Navigating the Past with Ancient Stone Compass Needles

16 April 2026 at 13:09
A computer and keyboard on a desk sit next to a complex microscope that says “QDM” on the top.
Source: Journal of Geophysical Research: Solid Earth

Magnetic rocks with iron oxide concentrations act as natural chroniclers of Earth’s past continental movements. Using small samples of rocks, scientists can isolate magnetic grains that were frozen in orientation as the rock solidified. The magnetization of these grains acts as a miniature compass needle, pointing toward ancient magnetic poles. This same principle applies to extraterrestrial samples, such as meteorites and lunar rocks, which preserve evidence of the early solar nebula’s evolution.

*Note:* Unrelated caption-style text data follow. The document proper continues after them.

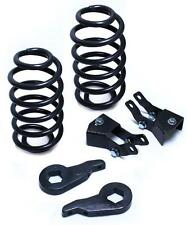 Suburban 2-4 Drop Lowering Kit  2000-2006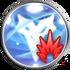 FFRK ABS Spirits Icon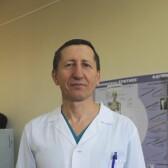 Хаертдинов Ильдар Саитханович, ортопед
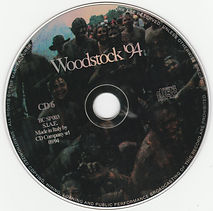 WOODSTOCK '94 disc 6.jpg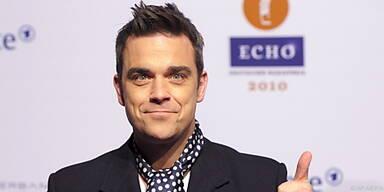 Robbie Williams und Lady Gaga große Echo-Gewinner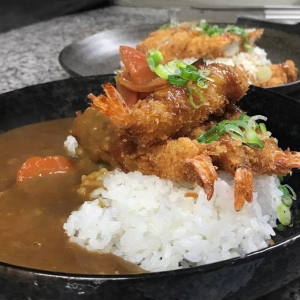Tanakatsu Best Katsu Curries In London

However, traditional bottle cap–sized bulk samples often contain a mixture of reliable and unreliable magnetic signals, resulting in complex data that hamper interpretation. To improve accuracy, researchers have turned to magnetic microscopy. This technique maps magnetic fields at submillimeter to submicrometer scales in thinly sliced rock sections using advanced tools like a quantum diamond microscope (QDM) or a cryogenic superconducting quantum interference device microscope. By creating high-resolution maps of individual magnetic particles, scientists can reconstruct ancient fields with much higher precision while filtering out muddy signals from unstable grains.

Despite its potential, magnetic microscopy is an emerging field with its own set of uncertainties. To help constrain measurement data, Bellon et al. combined QDM observations with computer modeling to analyze how a magnetic particle’s stray field—the magnetic flux that leaks into the surrounding space—decays as it moves away from the source. They specifically investigated how a particle’s internal magnetic structure and external measurement noise affect the accuracy of these reconstructions.

The study found that in iron oxides, the smallest and most magnetically stable particles produce signals that are strong at the source but fade rapidly with distance. In contrast, larger particles produce signals that remain detectable farther away. This creates a challenge: The most stable grains for long-term geological data (the smallest ones) are the hardest to detect if the sensor is not perfectly positioned or if sensor interference is present.

By quantifying measurement error, the authors provide a road map for the field of micropaleomagnetism. Their findings could allow researchers to better account for uncertainty, leading to more robust reconstructions of Earth’s magnetic history and a deeper understanding of planetary evolution. (Journal of Geophysical Research: Solid Earth, https://doi.org/10.1029/2025JB033133, 2026)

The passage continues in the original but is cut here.